Stored items from a collection:
------------------------------

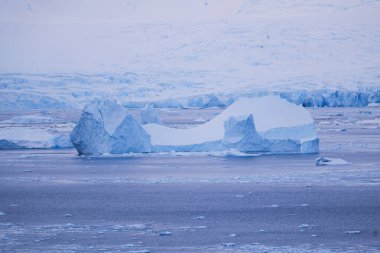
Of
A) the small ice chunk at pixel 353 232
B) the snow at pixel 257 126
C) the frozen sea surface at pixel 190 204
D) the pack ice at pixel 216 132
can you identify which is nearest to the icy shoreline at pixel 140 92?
the snow at pixel 257 126

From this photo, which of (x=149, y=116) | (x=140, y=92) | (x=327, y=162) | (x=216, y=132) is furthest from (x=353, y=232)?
(x=140, y=92)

------------------------------

- [Task details]:
Arrange all the entries above as a two-column CSV with the headers "entry_text" and "answer," one row per entry, putting each field in double quotes and replacing line breaks with spaces. Omit the pictures.

- [Output for this exercise]:
entry_text,answer
"Of A) the small ice chunk at pixel 353 232 B) the snow at pixel 257 126 C) the frozen sea surface at pixel 190 204 D) the pack ice at pixel 216 132 can you identify which is nearest to the icy shoreline at pixel 140 92?","the snow at pixel 257 126"
"From this photo, which of (x=149, y=116) | (x=140, y=92) | (x=327, y=162) | (x=216, y=132) is furthest from (x=353, y=232)?","(x=140, y=92)"